*Tarefa do exercício*.
Escreva a continuação da introdução ao livro de Salmos, começando logo depois da última frase.

INTRODUÇÃO AO LIVRO DE
SALMOS:


SALMOS



INTRODUÇÃO



Visão geral
Autores: Moisés, Davi, Salomão, os filhos de Asafe, Etã,
o ezraíta, e vários autores desconhecidos.
Data: c. 1440-400 a.C.
Propósito: Prover para Israel uma coletânea de cânticos para
a adoração adequada para diversas situações.
Verdades fundamentais:
Yaohu
merece louvor.
Yaohu
protege e resgata os justos quando eles padecem necessidade.
Yaohu irá abençoar o obediente e julgar o desobediente.
A revelação de Yaohu deveria ser o fundamento da adoração.
A verdadeira adoração implica uma vasta gama de emoções que
é fruto de experiências da vida.



A Teologia dos Salmos
Assim como a composição do Saltério aconteceu durante o
período do Antigo Testamento como um todo, assim também a teologia do Saltério
é tão abrangente como a teologia de todo o Antigo Testamento. Martinho Lutero
chamou o livro dos Salmos de “uma pequena Bíblia e o sumário do Antigo
Testamento”.
Nos salmos, no entanto, as verdades teológicas não são
apresentadas de modo sistemático ou abstrato; as realidades transmitidas neles
estão relacionadas à vida e falam no contexto da fé baseada numa aliança.

*Trecho dos dados*.

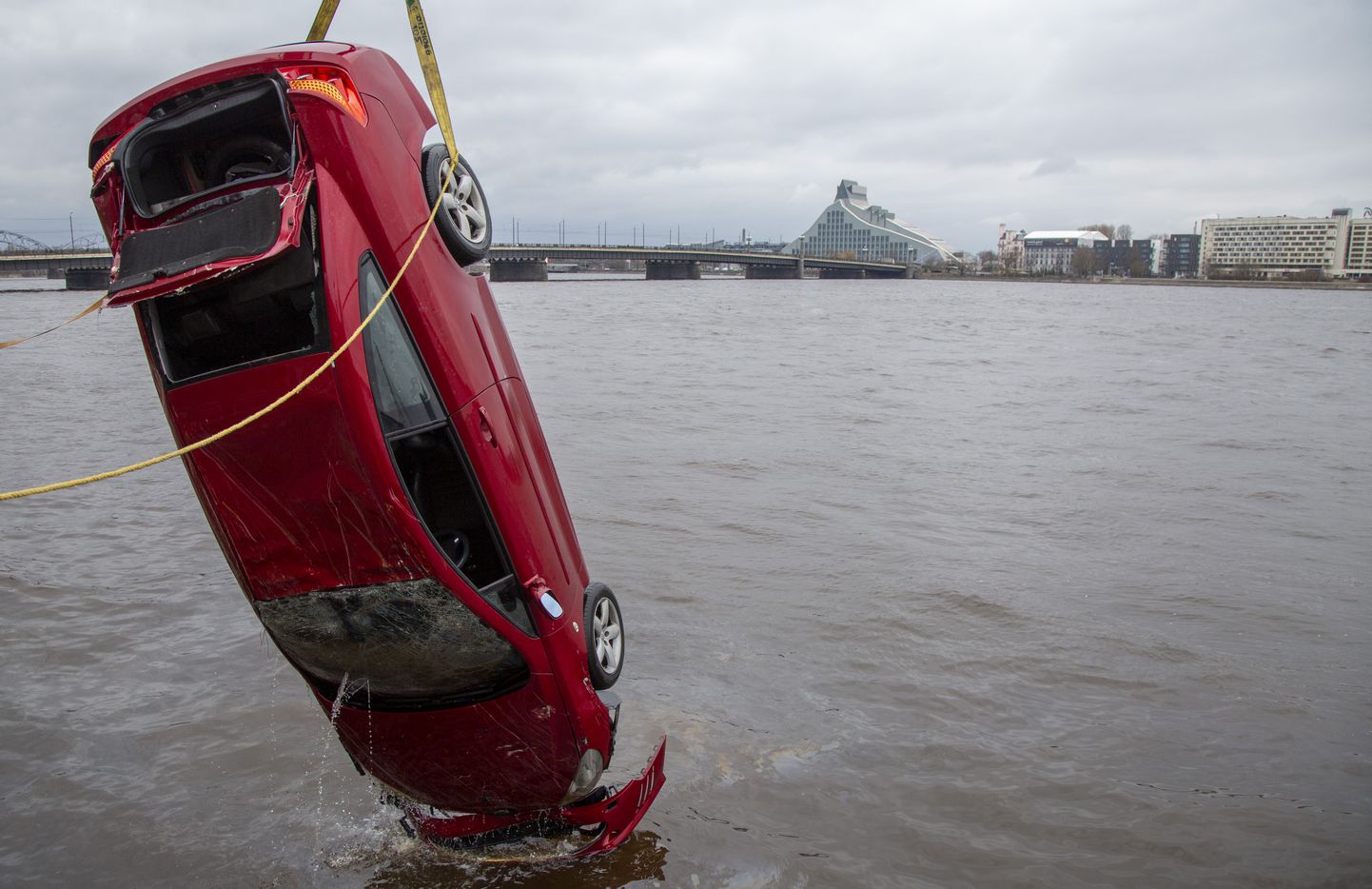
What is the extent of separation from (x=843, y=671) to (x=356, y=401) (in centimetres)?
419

...

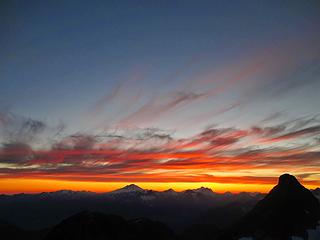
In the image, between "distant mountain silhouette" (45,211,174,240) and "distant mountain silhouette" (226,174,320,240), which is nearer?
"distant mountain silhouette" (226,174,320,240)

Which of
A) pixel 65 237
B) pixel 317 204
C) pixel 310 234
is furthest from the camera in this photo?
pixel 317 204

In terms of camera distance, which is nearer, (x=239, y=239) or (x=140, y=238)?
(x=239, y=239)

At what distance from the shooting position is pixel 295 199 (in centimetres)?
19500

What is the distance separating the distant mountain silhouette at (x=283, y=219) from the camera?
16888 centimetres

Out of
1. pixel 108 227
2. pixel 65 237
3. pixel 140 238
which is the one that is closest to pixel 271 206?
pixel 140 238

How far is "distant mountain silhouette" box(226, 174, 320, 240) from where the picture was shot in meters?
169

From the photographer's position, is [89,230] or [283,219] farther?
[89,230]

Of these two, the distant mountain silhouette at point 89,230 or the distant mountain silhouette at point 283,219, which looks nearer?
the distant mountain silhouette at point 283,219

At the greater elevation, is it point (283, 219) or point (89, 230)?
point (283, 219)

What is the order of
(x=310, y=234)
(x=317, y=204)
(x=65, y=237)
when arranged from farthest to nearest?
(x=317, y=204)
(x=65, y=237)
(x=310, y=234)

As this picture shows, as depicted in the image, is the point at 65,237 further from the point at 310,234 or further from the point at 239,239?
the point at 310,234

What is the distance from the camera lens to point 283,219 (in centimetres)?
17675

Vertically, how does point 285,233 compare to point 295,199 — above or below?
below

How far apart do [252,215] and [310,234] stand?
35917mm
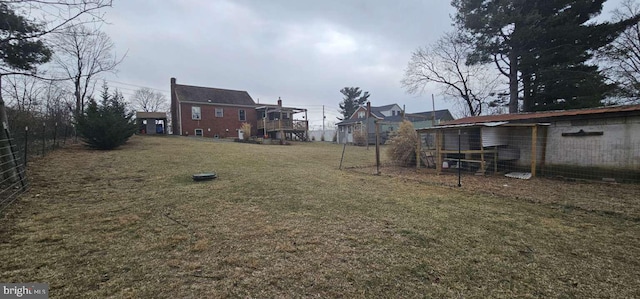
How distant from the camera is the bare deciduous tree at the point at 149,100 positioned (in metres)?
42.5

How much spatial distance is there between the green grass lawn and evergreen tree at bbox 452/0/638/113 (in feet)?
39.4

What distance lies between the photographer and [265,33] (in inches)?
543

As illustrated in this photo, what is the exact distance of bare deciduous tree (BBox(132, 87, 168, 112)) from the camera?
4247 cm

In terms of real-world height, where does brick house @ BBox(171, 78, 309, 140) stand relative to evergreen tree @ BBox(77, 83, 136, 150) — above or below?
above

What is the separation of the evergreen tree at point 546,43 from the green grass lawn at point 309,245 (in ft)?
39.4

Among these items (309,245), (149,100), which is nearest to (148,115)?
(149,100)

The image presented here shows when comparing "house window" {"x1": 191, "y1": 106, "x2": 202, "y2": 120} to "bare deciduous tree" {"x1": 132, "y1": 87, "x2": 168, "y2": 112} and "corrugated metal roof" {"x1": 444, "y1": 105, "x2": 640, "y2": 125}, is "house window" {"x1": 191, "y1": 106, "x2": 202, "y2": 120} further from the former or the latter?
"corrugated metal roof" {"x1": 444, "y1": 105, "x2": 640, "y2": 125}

*Resultado do exercício*.
CRISTO
EM SALMOS.
Os leitores cristãos dos Salmos vêem justamente Cristo
revelado ao longo do Saltério. Todo o Antigo Testamento, incluindo o Saltério,
aguardava a pessoa e a obra do Messias, incluindo não somente aqueles
associados ao seu primeiro advento, mas também aqueles que o Novo Testamento
atribui à sua vinda. O próprio Messias e os escritores do Novo Testamento fazem
extenso uso dos salmos para expressar temas como o sofrimento do Messias (p.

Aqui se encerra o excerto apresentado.